Verilen metin:
· · · · ·

Ama itiraf etmeliyim ki: bu diziyi 31 yaşındaki ben değil de, çıktığı yıl 25 yaşındaki ben izlemiş olsaydı; bu fotoğraf ana ekranım olurdu kesinlikle, bir süre.


          Oysa aşk dedin mi Choi Yoo Jin derim ben The K2'da. 

          Kadın tam aşk kadını. Kötü kadın olmasına rağmen ben en çok onu sevdim, onu haklı buldum, onunla empati kurdum. 
           Sevdiği adam ile evlendiğini zanneden bir kadın; sadece kandırıldığını fark etmiş gün geldiğinde yazık. Gücü, parayı, ailesini sevdiği adam için fırlatıp atmış bu kadın; hiç sevgi görmemiş, hep kullanılmış yazık. Çevresinde binlerce insan varken gerçekte yapayalnızmış, kimseye güvenememiş, kimse onu gerçekten sevmemiş, yanında olmamış. Herkes her an saf değiştirip, sırtından vurabilir tetiğinde yaşamış yazık. Annesi aldatılmış, babasına yıllarca içerlemiş bu yüzden ve yetmemiş bir de babasının vicdansızlığı yüzünden bir dönüm noktası yaşayıp; kötülüğün esiri olmuş yazık.

            Tüm bu karanlığın içinde bir adam gelmiş; canını hiçe sayıp, onu öldürmeye geldiği yerde onu kurtarmış, yanında olmuş. En beklenmedik anında, en sıkışıp kaldığı yerde kurtarıcısı olmuş, belalarına bir şemsiye açmış onu korumak için. Şimdi o kadın nasıl o adama vurulmasın. Onu etkileyen ne yakışıklılık ne başkası. Hayatında ilk kez gördüğü samimiyet sadece. Birine güvenebilirim hissi...

· · · · ·

Kısa tanımlayıcı açıklamalar:
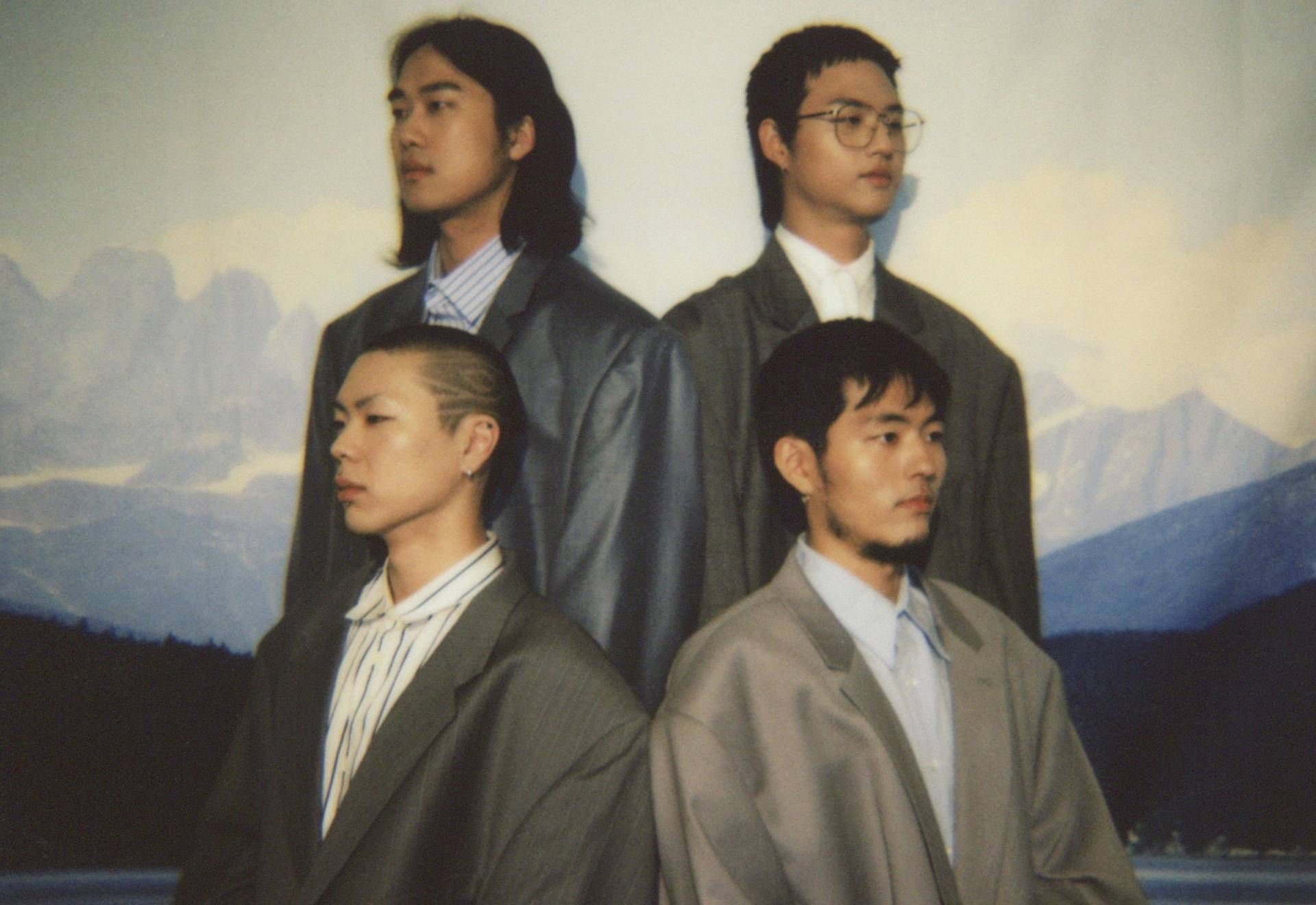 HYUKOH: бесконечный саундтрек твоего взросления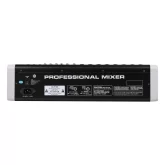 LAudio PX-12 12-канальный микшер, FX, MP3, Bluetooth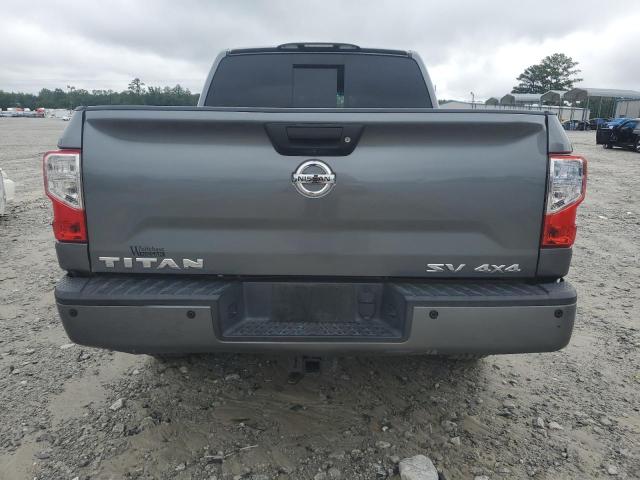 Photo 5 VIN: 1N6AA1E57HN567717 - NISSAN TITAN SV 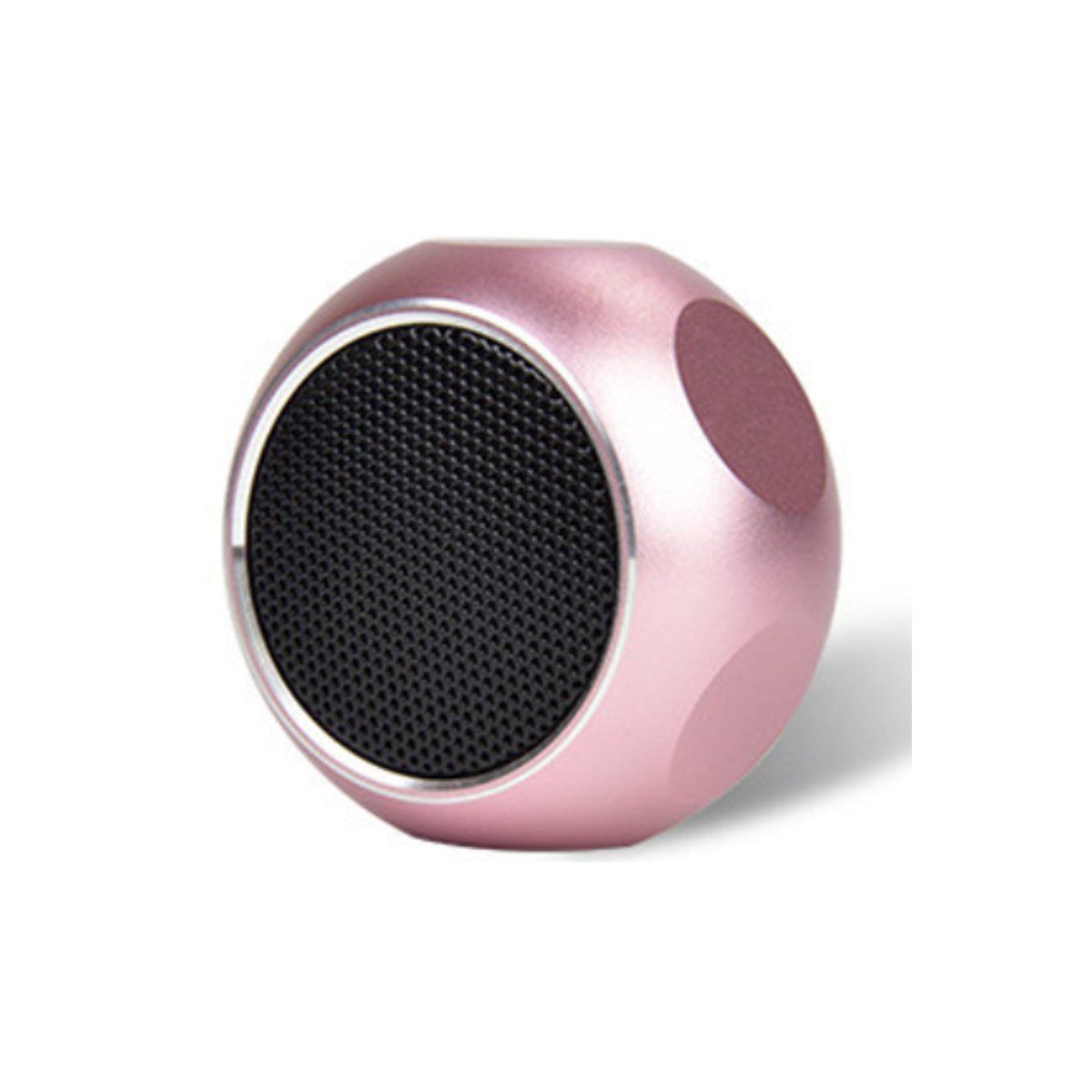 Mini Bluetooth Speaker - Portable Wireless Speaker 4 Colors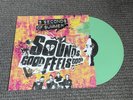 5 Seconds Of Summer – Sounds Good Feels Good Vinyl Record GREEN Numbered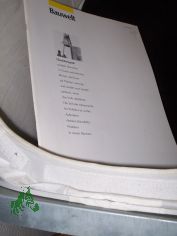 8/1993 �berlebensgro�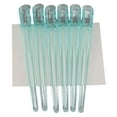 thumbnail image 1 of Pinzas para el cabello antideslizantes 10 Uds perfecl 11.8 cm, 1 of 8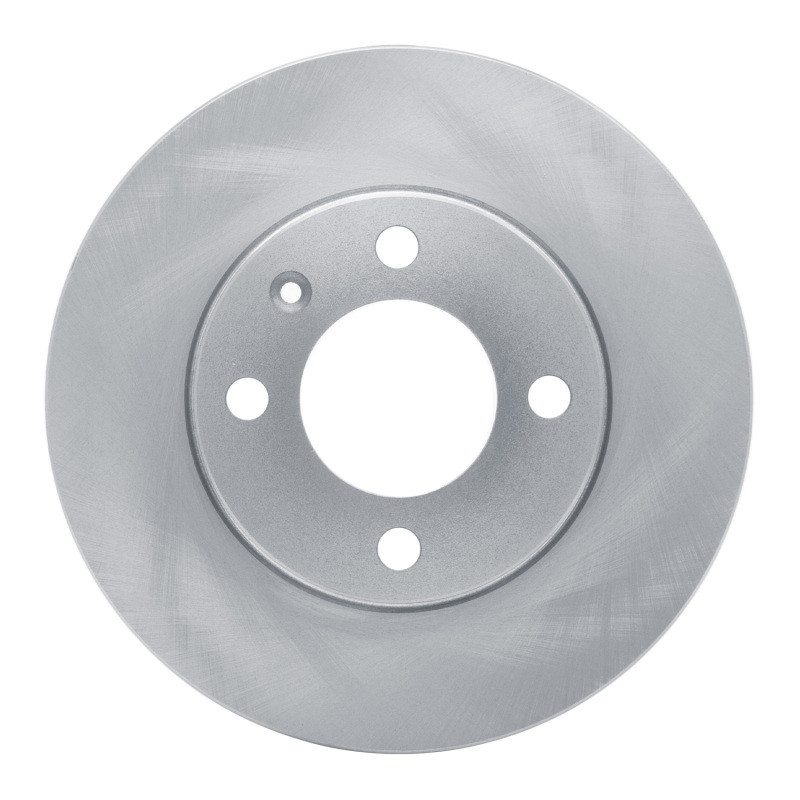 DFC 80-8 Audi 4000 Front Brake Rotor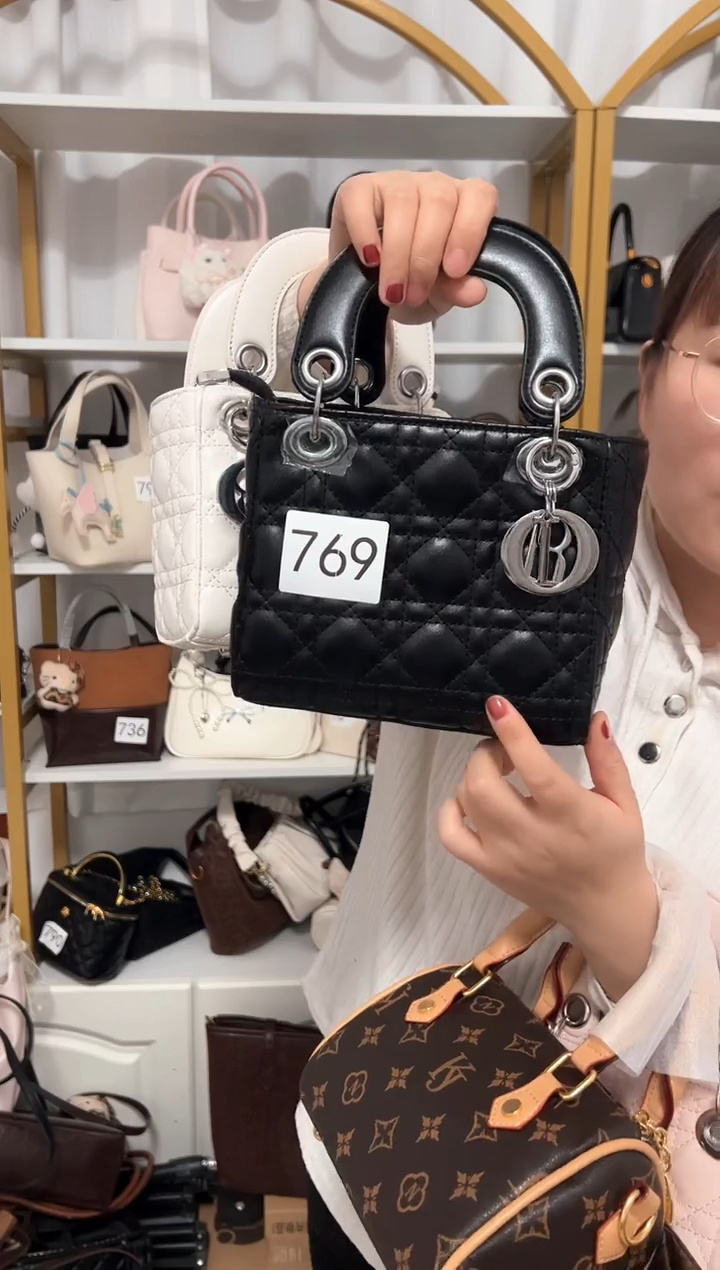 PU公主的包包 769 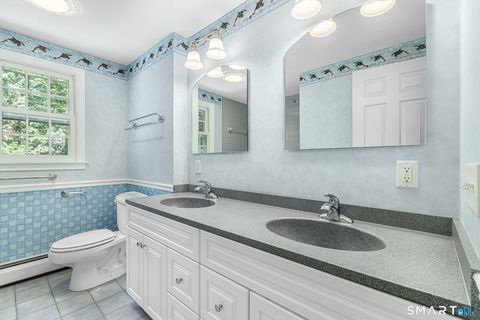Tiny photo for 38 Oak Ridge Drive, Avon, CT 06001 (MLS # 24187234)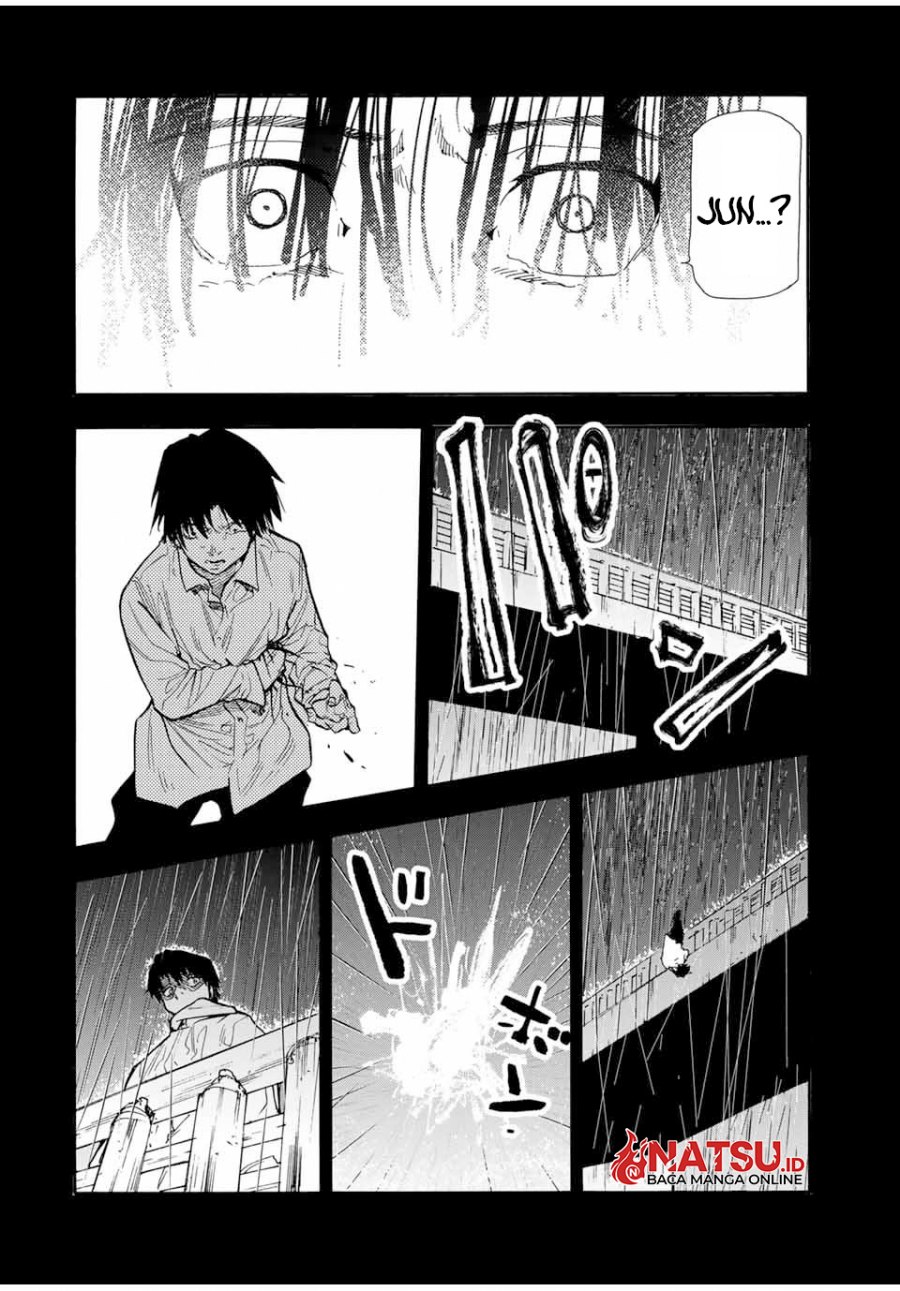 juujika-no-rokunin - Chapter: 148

· · · · ·

Alıştırmanın amacı:
Lütfen metinden "Oysa aşk dedin" sözcüklerinden başlayıp aşağı doğru "esiri olmuş yazık." sözcüklerine kadar uzanan bölümü hiç değiştirmeden yazın. Yalnızca metne dayanarak çalışın.

Alıştırmanın yanıtı:
Oysa aşk dedin mi Choi Yoo Jin derim ben The K2'da. 

          Kadın tam aşk kadını. Kötü kadın olmasına rağmen ben en çok onu sevdim, onu haklı buldum, onunla empati kurdum. 
           Sevdiği adam ile evlendiğini zanneden bir kadın; sadece kandırıldığını fark etmiş gün geldiğinde yazık. Gücü, parayı, ailesini sevdiği adam için fırlatıp atmış bu kadın; hiç sevgi görmemiş, hep kullanılmış yazık. Çevresinde binlerce insan varken gerçekte yapayalnızmış, kimseye güvenememiş, kimse onu gerçekten sevmemiş, yanında olmamış. Herkes her an saf değiştirip, sırtından vurabilir tetiğinde yaşamış yazık. Annesi aldatılmış, babasına yıllarca içerlemiş bu yüzden ve yetmemiş bir de babasının vicdansızlığı yüzünden bir dönüm noktası yaşayıp; kötülüğün esiri olmuş yazık.